* **Exercise description**
Can you pick up the page below on importing autocomplete data for search and continue it from the point where it stops?

Import autocomplete data for search

Autocomplete is a feature for predicting the rest of a word a user is typing, which can improve the user search experience. It can provide typeahead suggestion based on your provided dataset or based on user events you provided.

Consider importing autocomplete data only if you want to have additional controls (Do Not Remove List, Deny List) or if you need to use your own autocomplete data. Turning on auto-learning is sufficient for most cases where autocomplete is needed. Auto-learning provides a machine learning-powered suggestion dataset based on user search events. See Autocomplete for how to turn on auto-learning.

These instructions are for uploading your own autocomplete data only. Keep it up to date if you plan to use your autocomplete dataset all the time. For getting autocomplete results at query time, refer to CompletionService.CompleteQuery. Autocomplete data is used only for search. This data is not used by recommendations.

Before you begin

Before you can import your autocomplete information, you must have completed the instructions in Before you begin, specifically setting up your project, creating a service account, and adding the service account to your local environment.

You must have the Retail Editor IAM role to perform the import.

Autocomplete import best practices

When you import autocomplete data, ensure that you implement the following best practices:

Read the BigQuery schema listed in the following sections and API documentation.
Do not use placeholder values.
Include as many fields as possible.
Keep your own autocomplete dataset up to date if you plan to use own uploaded dataset.
Importing data from another project is disallowed.

Import autocomplete data

Import autocomplete data from BigQuery

Vertex AI Search for commerce supports BigQuery data import for Deny List, Do Not Remove List, and Suggestion Terms List. See more details in Autocomplete.

To import autocomplete data in the correct format from BigQuery, use the Vertex AI Search for commerce autocomplete schema to create a BigQuery table with the correct format and load the table with your autocomplete data. Then, upload your data to Vertex AI Search for commerce.

* **Information provided**
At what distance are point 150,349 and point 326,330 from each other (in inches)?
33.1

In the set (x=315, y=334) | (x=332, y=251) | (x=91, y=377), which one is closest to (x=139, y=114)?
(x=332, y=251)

* **Response to this task**
For more help with BigQuery tables, see Introduction to tables. For help with BigQuery queries, see Overview of querying BigQuery data.

BigQuery dataset location

When you first create your BigQuery dataset for your autocomplete BigQuery tables, make sure the dataset location is set to the multi-region location "US". Not setting it correctly will cause your import request to fail later. To learn more about BigQuery dataset locations, see Dataset locations in the BigQuery documentation.

Populate data to BigQuery

Use the Vertex AI Search for commerce autocomplete schema to upload your autocomplete data to BigQuery.

BigQuery can use the schema to validate whether JSON-formatted data has correct field names and types (such as STRING, INTEGER, and RECORD), but cannot perform validations such as determining:

If a string field mapped into recognizable enum value.
If a string field is using the correct format.
If an integer or float field has value in a valid range.
If a missing field is a required field.

To ensure the quality of your data and the end user search experience, make sure you refer to the schema and reference documentation for details about values and format.

Set up access to your BigQuery dataset

To set up access, make sure that your BigQuery dataset is in the same project as your Vertex AI Search for commerce service and complete the following steps.

Open the IAM page in the Google Cloud console.

Open the IAM page
Select your Vertex AI Search for commerce project.
On the IAM & Admin page, click Grant Access.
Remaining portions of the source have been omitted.